→ Texte fourni
----------

Ayant vécu tous les échelons d’un cabinet ministériel : conseiller technique, directeur-adjoint puis directeur de cabinet permettez-moi de faire litière d’une fable qui a toujours cours et qui continue de faire un grand succès auprès de la base : être reçu par le Ministre est le seul moyen de faire avancer un dossier ou triompher les « justes » revendications des Organisations Professionnelles en charge des intérêts généraux d’une profession ou d’une branche de celle-ci.
Entendez-moi bien, je ne suis pas en train d’écrire qu’être reçu par le Ministre ne sert à rien. Les discussions directes peuvent parfois permettre, surtout en période de crise, de débloquer ou de faire progresser un dossier. Lors de la dernière crise du lait Bruno Le Maire sut le faire avec beaucoup d’habileté. Les politiques, même devenus Ministre, savent mieux que quiconque lorsqu’il faut s’impliquer personnellement. Pour avoir été en première ligne sur le dossier chaud bouillant de l’élargissement de l’Europe à l’Espagne et au Portugal, sur la première réforme de la PAC, la crise de l’ESB, les crises récurrentes du secteur des fruits et légumes, je puis vous assurer qu’en ces périodes-là tout le monde est sur le pont, Ministre en tête.
Mon propos vise en priorité le petit bal des directeurs ou délégués des Organisations Professionnelles qui n’ont de cesse, pour justifier leur existence, de faire le siège du cabinet du Ministre afin que leur président et ses assesseurs puissent être reçus par le Ministre. Bien sûr il existe une hiérarchie entre les OPA et tout le travail des porteurs de serviette c’est de monter un cran au-dessus afin que leur président puisse rentrer chez lui en proclamant « j’ai été reçu par le Ministre ». Au 78 rue de Varenne, le Ministre de l’Agriculture, est l’un des Ministres de la République qui reçoit le plus d’OP. Il suffit pour cela de consulter son agenda.
Les revendications diverses et variées sont bien évidemment bien connues du Ministre et de ses services. Le cabinet lui sert de tampon, d’écrémeuse, de gestionnaire des files d’attente. L’inflation des demandes est telle que si on se laissait aller à les satisfaire toutes il faudrait que le Ministre passe des journées entières à écouter les justes revendications des uns et des autres que je ne vais pas nommer afin de ne vexer personne.

----------

→ Données fournies
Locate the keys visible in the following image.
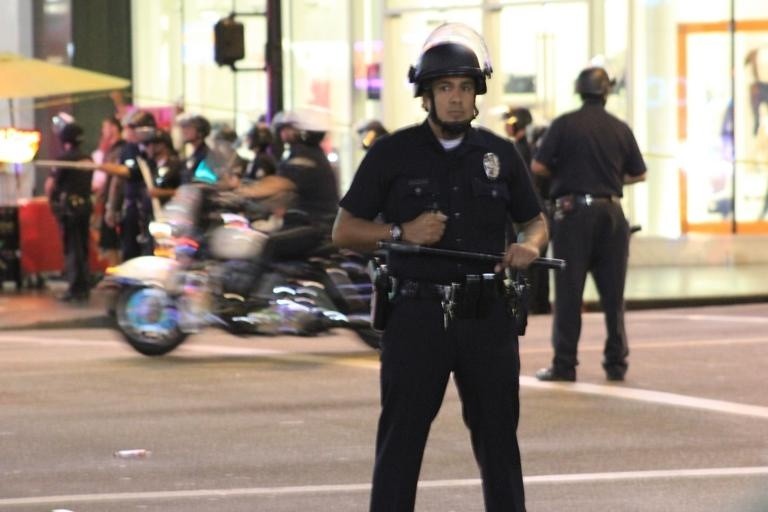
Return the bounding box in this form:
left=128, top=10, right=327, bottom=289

----------

Poursuivez le texte sur les audiences accordées par le ministre de l'Agriculture à partir de l'endroit où il s'arrête. Les lignes ci-dessus forment un matériau distinct du texte.

Que fait-on au cours de ces réceptions de délégations : en un ordre fixé à l’avance le président présente, plus ou moins bien, le document que son directeur a déjà présenté au membre du cabinet chargé du secteur. Celui-ci a fait une note à son Ministre où il liste ce qui va être dit et ce qu’il conviendrait de répondre en fonction de l’état d’avancement du dossier : arbitrage interministériel, décrets d’application, avancées ou non auprès de la Commission de l’UE. Ayant écouté avec attention cet exposé le Ministre répond, en y apportant sa touche personnelle certes, mais sans apporter beaucoup d’éléments nouveaux. En dehors de ce dialogue les autres présents sont les muets du sérail. Et pourtant ils se sont battus pour être autour de la table. Il arrive parfois que le Ministre ouvre un débat et alors tous les cas de figures sont possibles : le rabâchage, l’évocation de revendications régionales ou personnelles, la mise sur le tapis de sujets dont le caractère microscopique plombe le débat. Bref, trop souvent ces rencontres ne sont que des jeux de rôle sans grand intérêt sur le fond.
Au risque de choquer certains : pour faire avancer un dossier il vaut mieux solliciter un rendez-vous auprès du chef du bureau concerné que de venir embouteiller l’agenda du Ministre ou de ses conseillers. Bien sûr, c’est moins glorieux de rentrer à la maison en disant j’ai été reçu par M.Duclou du bureau des compotes et confitures que de proclamer : j’ai vu le Ministre comme si celui-ci était la Vierge de Massabielle. Pour sourire, un jour de novembre tous les chefs du Gard étaient en émoi. En effet, l’un d’eux était rentré fiérot de Paris en proclamant urbi e orbi : j’ai vu le Ministre. Avalanche de coups de téléphones, par bonheur les sms et les tweets n’existaient pas alors, du gratin agricole et vinicole gardois. Étonnement au cabinet : le susdit n’avait jamais été reçu par le Ministre sauf que votre pomme l’avait aperçu lors du dépôt de gerbe par le Ministre devant la plaque des fonctionnaires tombés en 14-18. Il avait vu le Ministre et lui avait serré la main car les politiques adorent serrer les mains.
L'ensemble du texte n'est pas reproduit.